Silence is indeed sometimes golden.

Since I’ve been writing, I have been surprised at the amount of people who have asked me for tips.  I’m hoping they aren’t after my advice on who’s going to win the 3.40 at Cheltenham. My knowledge of horse-racing is pretty much on a par with my eldest son’s knowledge of The Bard.

I hope they aren’t after tips on how to construct the perfect sentence either. I wouldn’t know a split infinitive from a misplaced modifier, or a conjunction from a conjunctivitis. My English teacher once wrote ‘at least you are good at maths,’ on my end of year school report.

I readily admit that I’m no expert on writing, but I am the world’s leading expert on my writing process. So I am going to share the ten key words that I pinned on my office wall at a very early stage in my writing journey. They won’t tell you how to write, but they do tell you how I stayed on track whilst writing my first novel. I would hazard a guess that most writers will have a similar list somewhere, even if it’s kept in their head rather than on their wall.

  • Focus

What’s your goal? Mine was to write a great novel, one that people would want to read. It wasn’t to chat to people endlessly on Facebook or Twitter. It was to write. Those dreaded personality tests tell me that I am a completer-finisher so maybe the focus bit comes naturally to me. Or maybe I’m just selfish in pursuit of my goals.

  • Belief

I have always dreamt of being an author. Dreams aren’t enough though. You need to believe in yourself. If you don’t believe in yourself then your readers will notice. Writing is a lonely pursuit. You don’t get instant feedback on your work. You have the occasional bad day. You are likely to give up if you don’t have a deep-seated belief in your own ability.
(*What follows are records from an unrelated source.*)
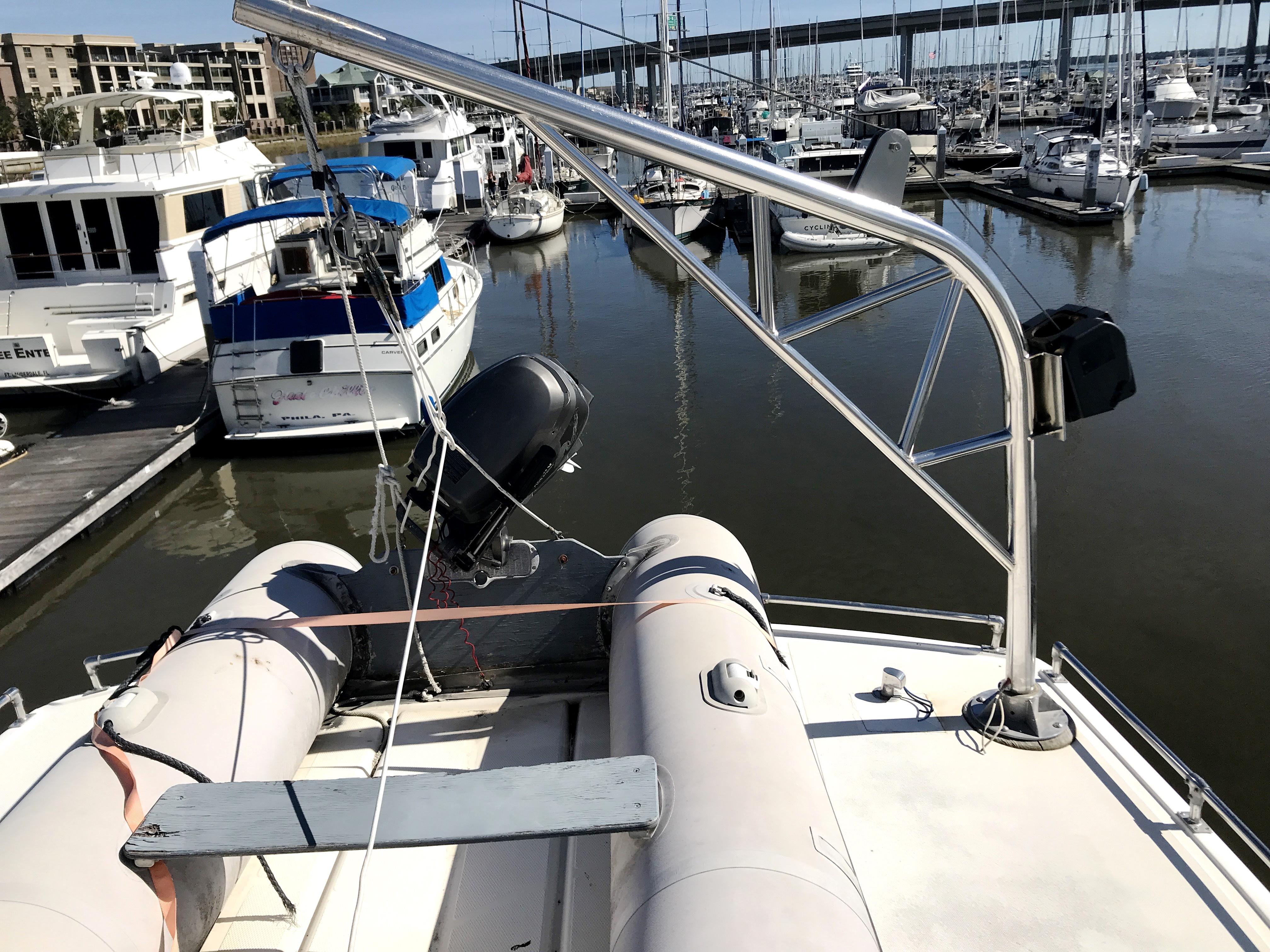 Sea Ranger SUNDECK - dinghy and davit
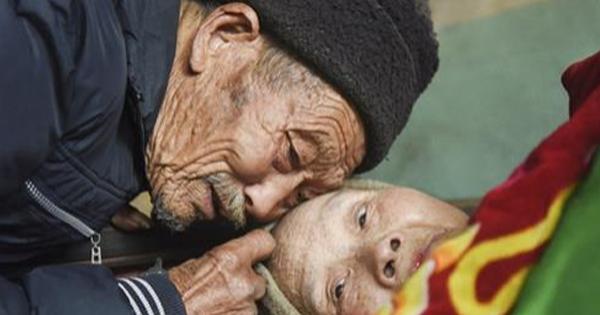 Der Mann hat ihrer Frau versprochen, dass er sich immer um sie kümmert und hält sein Wort für 56 Jahre !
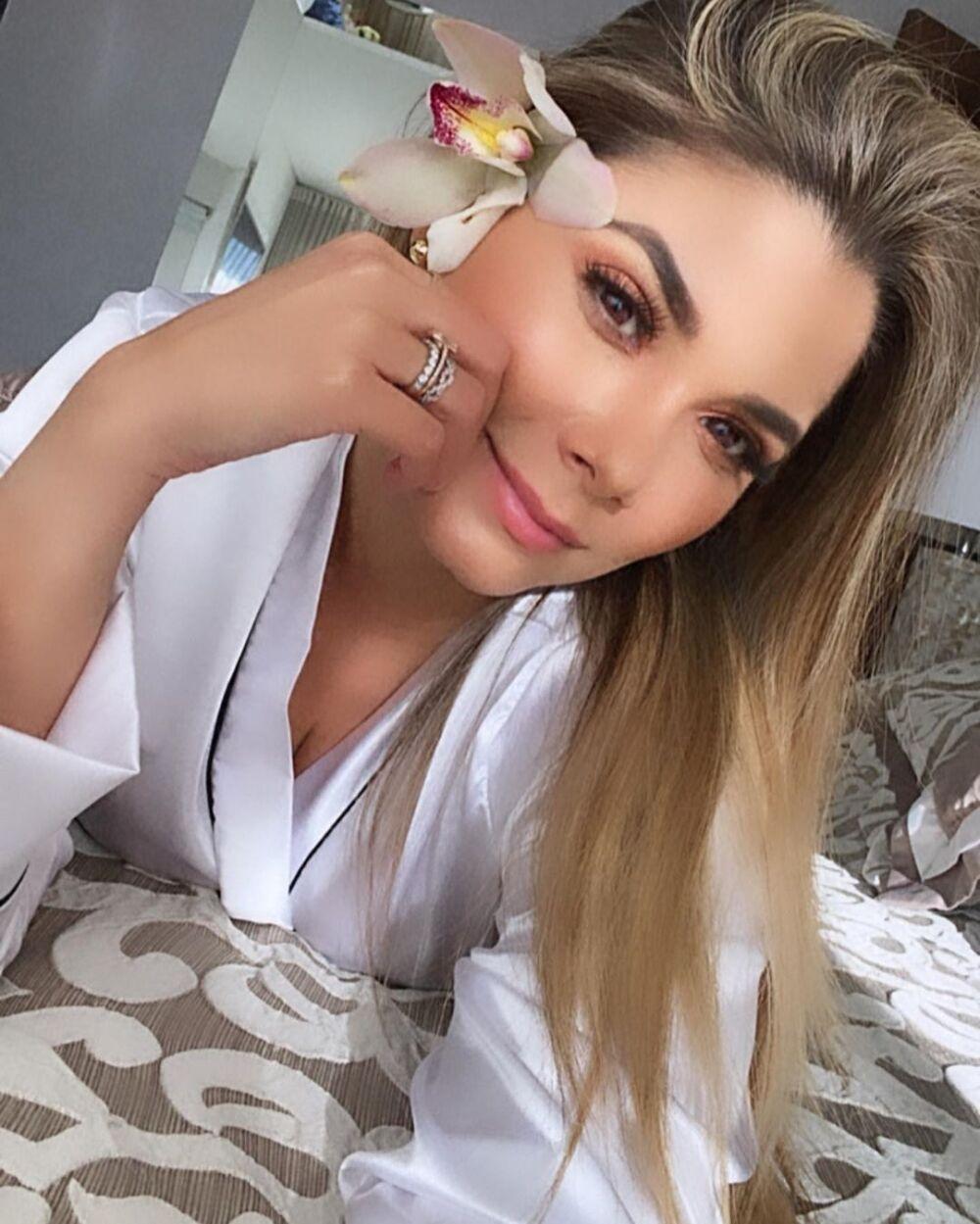 Melissa Martínez confiesa que come papel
My belief in my ability might prove to be misplaced, but the important thing to me when I’m writing the book is that I have such a belief.

  • Passion

If you aren’t passionate about what you’re doing, then a) you won’t make time for it; and b) your readers won’t be convinced when they read it. Being passionate about the process of writing isn’t enough. You must be passionate about what you have to say when you write. There were days when I knew I still had my passion for writing but wasn’t passionate about the chapter I was writing. More often than not, that told me that I needed to re-work something within my novel. It didn’t put me off though. I just saw it as part of the process.

  • Pride

I told myself that if I’m not proud of what I produce then it isn’t good enough to share with an audience. Some writers constantly share draft chapters with their peers. I didn’t. This was partly because I didn’t know any other authors when I was writing Six months…, but it was also because I am my own harshest critic.

  • Flex.

As a project manager by profession, I always have a plan. When I wrote Six Months to Get a Life, I started with an outline structure. Very quickly that structure began to constrain me, so I wrote ‘flex’ on the wall and ditched the structure. From then on, I planned a little, wrote some, re-planned, wrote, received a thorough edit, re-planned, re-wrote, added, took away, finished, re-read, rejigged, reread, dotted I’s, had it proofed, crossed T’s, re-read, added commas and ultimately pressed ‘send’.

  • Smile

For me, this was one of the most important words I kept coming back to when writing Six Months… Writing about divorce and single-parenthood had the potential to be a dour process. If the writing process wasn’t making me smile then it wouldn’t make a reader smile. Unless it’s a physics textbook, a book is meant to be enjoyed. If I wasn’t smiling at least occasionally when I was writing, then my little finger on my right hand started getting fidgety with the delete key.

  • Breathe

Sometimes, when the writing wasn’t flowing or when it was flowing but it was just uninspiring, I would force myself to switch my laptop off and go for a run, walk the dog or even try and initiate a conversation with the boys. I would do anything other than write. Usually a break was what I needed. Forgetting about my work for a while would recharge my creative juices, such as they were…

  • Perspective

My writing might feel like the be-all and end-all for me, but it isn’t. Really it isn’t. OK, if truth be told, I struggled with this one. I am ever so slightly addicted to writing. When things aren’t going right, I am grumpy. I often found myself looking at the word ‘perspective’ and thinking ‘it’s easy for you to say…’

  • Learn.

All authors will want to learn. Some go on expensive courses and week-long retreats. Those activities may work. I wouldn’t know; I didn’t try them. I learn most from my mistakes. The simple truth for me is the more I write, the more I improve. I was so determined to be focussed that I didn’t spend hours reading others’ thoughts on how to write. Some might say I should have…I did learn a massive amount from my editor so I am not completely relying on my own experiences.

  • Celebrate

Just seeing the word on the wall would spur me on towards my goal. ‘Think of the launch party,’ I would tell myself on the odd occasion that the motivation to write wasn’t there. And what a launch party it was too.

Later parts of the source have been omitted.